Wahre „Klangkünstler” waren im Rahmen der „Pegnitzer Sommerkonzerte” zugange. Der renommierte „musica-viva-chor” aus Bamberg bot Werke von der Romantik bis zum 21. Jahrhundert.…Der Name „musica-viva” ist dabei Programm: Die Sänger wollen schwer zugängliche Musik der Gegenwart „lebendig” machen. Unter dem Dirigat von Ingrid Kasper schaffen sie ein eindrucksvolles „Klanggemälde”.…Die Sänger machen die Musik in „Veni, sancte spiritus” von Milosz Bembinow zur meditativen Ausgangsposition.…

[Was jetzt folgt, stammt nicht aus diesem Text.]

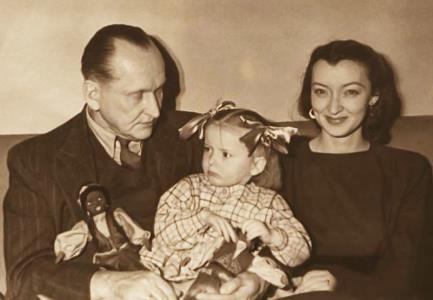 Марианна Вертинская в детстве с родителями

(Nordbayerische Nachrichten 25.07.2011)
„Zungenbrecher” heißt das preisgekrönte Werk des 75-jährigen Komponisten Gerhard Deutschmann aus Ahorn bei Coburg. … Der lächelnde Komponist … beglückwünschte den musica-viva-chor Bamberg unter Leitung von Judith Schnell nach der Uraufführung im König-Ludwig-I.-Saal im Staatsbad [Bad Brückenau]. Fehlerfrei, federleicht mit einer Prise Humor versetzt, hatte der Chor das vierstrophige Meisterstück aufgeführt…
(Mainpost 17.05.2009)
Dabei standen sie vor der Herausforderung dreier Uraufführungen. Interpretatorisches Neuland aber reizte offenbar die Ausführenden, und so musizierten Sänger wie Instrumentalisten derart intensiv, dass die vielen Zuhörer atemlos lauschten, bis der letzte, grandios gestaltete Schrei des Chores in der Kuppel von St. Stephan verklungen war.
(Fränkischer Tag, 27.3.2006)
„Die herausragende Qualität des musica-viva-chores ließ sich natürlich am evidentesten im Repertoire der Chormoderne studieren, so beispielsweise in Knut Nystedt’s von Seufzern und Wehgeschrei durchzogenen „Lamentationes Jeremiae“ oder in Rudolf Mauersberger’s oft gehörtem Klassiker „Wie liegt die Stadt so wüst“. Beeindruckend!“
(Fränkischer Tag, 22.11.2005)
Der musica-viva-chor beeindruckte von Anfang bis Ende durch seinen kultivierten, homogenen Klang, die auch bei extrem schwierigen Werken saubere Intonation, die rhythmische Präzision und das minutiöse Eingehen auf die Intonationen der kompetenten Dirigentin Ingrid Kasper, ...
(Coburger Tageblatt 7.6.2005)
„Musica-viva-chor in in der Basilika Vierzehnheiligen ... Ingrid Kasper ließ ihre Sängerinnen und Sänger niemals forcieren, führte sie oft bis zum Pianissimo, das dennoch immer bis in den letzten Winkel der Kirche zu hören war. Große Spreizungen in den Stimmlagen wurden meisterhaft bewältigt, so der abgrundtiefe Schlusston in „Peace“ von Nystedt oder die exponierten Sopranlagen im abschließenden gewaltigen „Herr, mache mich zum Werkzeug deines Friedens“ von Hessenberg, die immer weich und rund blieben. Wohlklang pur verströmten die Männerstimmen vor allem im dritten der vier von Poulenc vertonten Gebete für Männerchor.“
(Neue Presse Coburg 7.6.2005)
... ein beweglicheres Ensemble, ein sensibleres, ein neugierigeres und ein engagierteres ... kann man sich kaum wünschen.“
(Fränkischer Tag, 7.12.2004)
Nicht weniger als 28 Kompositionen bot das Programm. ... wollte Ingrid Kasper offensichtlich beweisen, wie leidenschaftlich, ergreifend, bunt und gar nicht erschreckend die Chormusik des 20. Jahrhunderts sein kann. Wunderbar kostete der Chor aus, wie in Wolfram Buchenbergs "Klangfeldern" seltsame Silben ineinander wogen, sich überlagern, sich aufschaukeln in einem Strom von Rätsellauten ....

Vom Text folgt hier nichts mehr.